Núñez Feijóo did well to listen to Rajoy over the summer and bring forward the vote

The resounding victory is a dream result for Rajoy, and unleashed euphoria on the seventh floor of party headquarters in Madrid’s Génova street on Sunday night. PP Secretary General María Dolores de Cospedal called the Galicia triumph a “vote of confidence for the PP’s policies in all of Spain.” It also served to mask the PP’s poor showing in Sunday’s Basque Country elections, where it picked up 10 seats, down from 13 in 2009, with 11.7 percent of the vote. The pro-independence Basque Nationalist Party (PNV) and the newly legalized EH Bildu coalition were the best-supported groupings, winning 27 seats from 34.6 percent of the vote and 21 seats from 25 percent of the vote, respectively. Outgoing regional premier Patxi López’s PSE-EE Socialist Party picked up just 16 seats, down from 25 in 2009, seeing its share of the vote plummet from 30.7 percent to just 19.1 percent.

It’s a result that, when added to the predicted re-election of the CiU Catalan nationalist bloc in the Catalonia regional elections on November 25, points to a clash between central government and the two most significant regions in historical terms.

A lot was hanging on the Galicia result for the PP — not so much on the Basque vote, where it had much less at stake — and it will have many repercussions, both at home and abroad, both for Rajoy and for Feijóo.

If CiU retains Catalonia, there will be a clash between central government and the two most significant regions

If the Galicia premier was a future contender for the party leadership before, his enormous success has catapulted him first in line. Should Rajoy’s management of the crisis leave him so bruised that he is unable to continue as leader, Feijóo is there, ready to take over.

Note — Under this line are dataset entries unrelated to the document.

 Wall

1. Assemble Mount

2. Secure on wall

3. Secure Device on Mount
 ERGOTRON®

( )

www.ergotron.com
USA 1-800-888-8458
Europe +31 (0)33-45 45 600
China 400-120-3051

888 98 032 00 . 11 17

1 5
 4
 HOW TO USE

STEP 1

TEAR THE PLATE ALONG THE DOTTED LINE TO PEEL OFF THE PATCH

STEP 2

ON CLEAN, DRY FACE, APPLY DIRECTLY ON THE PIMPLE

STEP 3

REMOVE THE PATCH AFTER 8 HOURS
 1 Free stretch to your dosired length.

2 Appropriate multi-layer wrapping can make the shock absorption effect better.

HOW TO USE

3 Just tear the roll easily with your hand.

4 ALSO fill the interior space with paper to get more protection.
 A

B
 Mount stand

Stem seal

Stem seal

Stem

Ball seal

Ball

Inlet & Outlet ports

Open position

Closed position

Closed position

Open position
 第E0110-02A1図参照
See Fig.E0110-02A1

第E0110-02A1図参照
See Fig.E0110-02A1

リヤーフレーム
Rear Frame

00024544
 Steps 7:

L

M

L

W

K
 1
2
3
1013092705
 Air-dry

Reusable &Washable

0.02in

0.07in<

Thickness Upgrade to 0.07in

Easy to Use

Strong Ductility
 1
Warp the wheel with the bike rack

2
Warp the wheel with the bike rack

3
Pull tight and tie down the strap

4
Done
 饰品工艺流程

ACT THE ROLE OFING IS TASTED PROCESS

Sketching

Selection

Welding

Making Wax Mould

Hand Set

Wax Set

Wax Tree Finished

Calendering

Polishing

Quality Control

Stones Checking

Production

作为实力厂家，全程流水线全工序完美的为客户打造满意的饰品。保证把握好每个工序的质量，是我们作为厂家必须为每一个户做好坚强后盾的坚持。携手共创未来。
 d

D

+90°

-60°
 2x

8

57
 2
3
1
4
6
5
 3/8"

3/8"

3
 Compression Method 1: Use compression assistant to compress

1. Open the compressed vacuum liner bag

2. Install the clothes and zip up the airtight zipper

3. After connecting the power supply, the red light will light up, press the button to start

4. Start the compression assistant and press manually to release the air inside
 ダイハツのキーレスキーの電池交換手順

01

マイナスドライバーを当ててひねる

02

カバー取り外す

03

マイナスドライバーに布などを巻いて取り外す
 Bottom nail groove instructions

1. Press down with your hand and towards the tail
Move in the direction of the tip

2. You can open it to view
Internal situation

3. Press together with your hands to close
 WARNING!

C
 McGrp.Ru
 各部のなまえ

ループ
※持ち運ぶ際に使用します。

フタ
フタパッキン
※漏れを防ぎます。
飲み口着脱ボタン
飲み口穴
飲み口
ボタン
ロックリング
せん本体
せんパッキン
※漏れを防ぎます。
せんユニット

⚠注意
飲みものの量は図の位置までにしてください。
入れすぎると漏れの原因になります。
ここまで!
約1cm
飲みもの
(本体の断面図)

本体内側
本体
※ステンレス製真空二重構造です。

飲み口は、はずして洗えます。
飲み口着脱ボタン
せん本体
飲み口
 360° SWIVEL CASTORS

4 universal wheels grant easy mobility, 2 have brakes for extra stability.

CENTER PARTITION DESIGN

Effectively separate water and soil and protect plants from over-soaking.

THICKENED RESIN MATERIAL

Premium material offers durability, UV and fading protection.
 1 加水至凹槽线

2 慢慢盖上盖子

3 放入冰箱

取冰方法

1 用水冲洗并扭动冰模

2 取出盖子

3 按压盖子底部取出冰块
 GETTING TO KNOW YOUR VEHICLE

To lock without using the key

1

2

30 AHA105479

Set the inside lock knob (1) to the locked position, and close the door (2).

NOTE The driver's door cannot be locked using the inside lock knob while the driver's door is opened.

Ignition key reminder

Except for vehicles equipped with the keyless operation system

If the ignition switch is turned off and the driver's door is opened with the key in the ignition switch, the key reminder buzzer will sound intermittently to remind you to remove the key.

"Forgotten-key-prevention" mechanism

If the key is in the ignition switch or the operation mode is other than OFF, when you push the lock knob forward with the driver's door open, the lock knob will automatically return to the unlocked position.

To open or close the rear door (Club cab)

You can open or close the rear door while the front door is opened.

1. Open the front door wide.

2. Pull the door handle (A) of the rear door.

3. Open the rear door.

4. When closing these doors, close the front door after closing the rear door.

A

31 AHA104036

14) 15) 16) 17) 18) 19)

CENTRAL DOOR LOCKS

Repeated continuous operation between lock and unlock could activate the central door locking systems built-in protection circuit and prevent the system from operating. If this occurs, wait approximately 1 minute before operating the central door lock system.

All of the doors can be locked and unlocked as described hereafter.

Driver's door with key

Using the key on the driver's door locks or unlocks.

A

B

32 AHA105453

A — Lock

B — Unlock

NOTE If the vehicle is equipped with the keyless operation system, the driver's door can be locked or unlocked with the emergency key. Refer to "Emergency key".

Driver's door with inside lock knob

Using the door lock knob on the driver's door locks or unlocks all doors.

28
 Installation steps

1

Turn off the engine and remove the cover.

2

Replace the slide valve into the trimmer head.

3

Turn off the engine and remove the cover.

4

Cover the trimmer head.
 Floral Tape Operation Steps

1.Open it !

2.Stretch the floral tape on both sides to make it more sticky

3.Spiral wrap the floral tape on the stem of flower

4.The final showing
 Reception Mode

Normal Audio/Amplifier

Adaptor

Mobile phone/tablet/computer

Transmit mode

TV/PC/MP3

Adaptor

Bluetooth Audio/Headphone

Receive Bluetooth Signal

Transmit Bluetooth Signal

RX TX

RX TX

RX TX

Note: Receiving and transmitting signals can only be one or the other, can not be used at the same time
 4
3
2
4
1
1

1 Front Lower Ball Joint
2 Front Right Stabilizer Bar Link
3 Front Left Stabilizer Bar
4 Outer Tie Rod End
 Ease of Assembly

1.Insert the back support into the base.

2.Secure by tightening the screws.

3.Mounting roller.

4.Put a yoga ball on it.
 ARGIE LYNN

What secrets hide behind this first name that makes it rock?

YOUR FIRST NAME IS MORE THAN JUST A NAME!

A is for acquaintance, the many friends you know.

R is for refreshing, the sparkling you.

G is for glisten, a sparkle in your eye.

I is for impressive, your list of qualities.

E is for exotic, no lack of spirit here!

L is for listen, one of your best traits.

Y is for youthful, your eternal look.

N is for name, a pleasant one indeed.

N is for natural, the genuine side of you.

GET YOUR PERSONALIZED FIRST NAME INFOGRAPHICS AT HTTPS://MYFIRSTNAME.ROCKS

The crisis of confidence over the prime minister, who is plummeting in the polls, is not going away, say some party leaders — too many people think he isn’t the right person for a crisis of this scale. But what he has achieved with this result is to calm concerns in his own party and, above all, send a clear message about what matters most right now: Europe. For the EU states, with whom he has to negotiate a bailout, he is now a politician who has managed to win on his home turf of Galicia — Rajoy comes from Pontevedra — and above all avoid internal questions over his abilities. What worries the prime minister most — more than a general strike or pressure from the street — is the PP, which is the only thing that can topple him.

Abroad, Rajoy sells himself as a leader with an absolute majority, who is able to pass any kind of austerity measure. Unlike other European leaders, including German Chancellor Angela Merkel, who governs in a coalition and is already on the campaign trail, he doesn’t have to negotiate with anybody, and he can deliver everything he promises in private. After the Catalan elections, where the PP hopes to do well thanks to the head-on collision with nationalism, Rajoy has a couple of years of calm, free of elections, to be able to make the cuts that will come after the bailout. In fact, several leaders agree that the independence debate will help the PP, as it will push the cuts to one side. Another question, however, is the enormous political problem that Rajoy will face in the Basque Country and, above all, in Catalonia.

Whatever Rajoy does, nobody in the PP is going to worry that the Socialists will return to power

What’s more, other party leaders say, the prime minister now has one more trump card in the eyes of party members and European leaders: the opposition is growing weaker and weaker. The defeat of the PSOE was such in Galicia and the Basque Country — and is also forecast in Catalonia — that whatever Rajoy does, nobody in the PP is going to worry that Alfredo Pérez Rubalcaba’s Socialists will be able to return to power. They are offering no real alternative.

“That is the great cushion that Rajoy and, above all, the PP, have, and it is strong enough to calm any internal tensions,” says one party leader.

The Galicia result proves that the left is more and more fragmented, while the right remains united, something much prized by electoral law: in fact, the PP won three more seats in Galicia with a lower percentage of the vote than in 2009.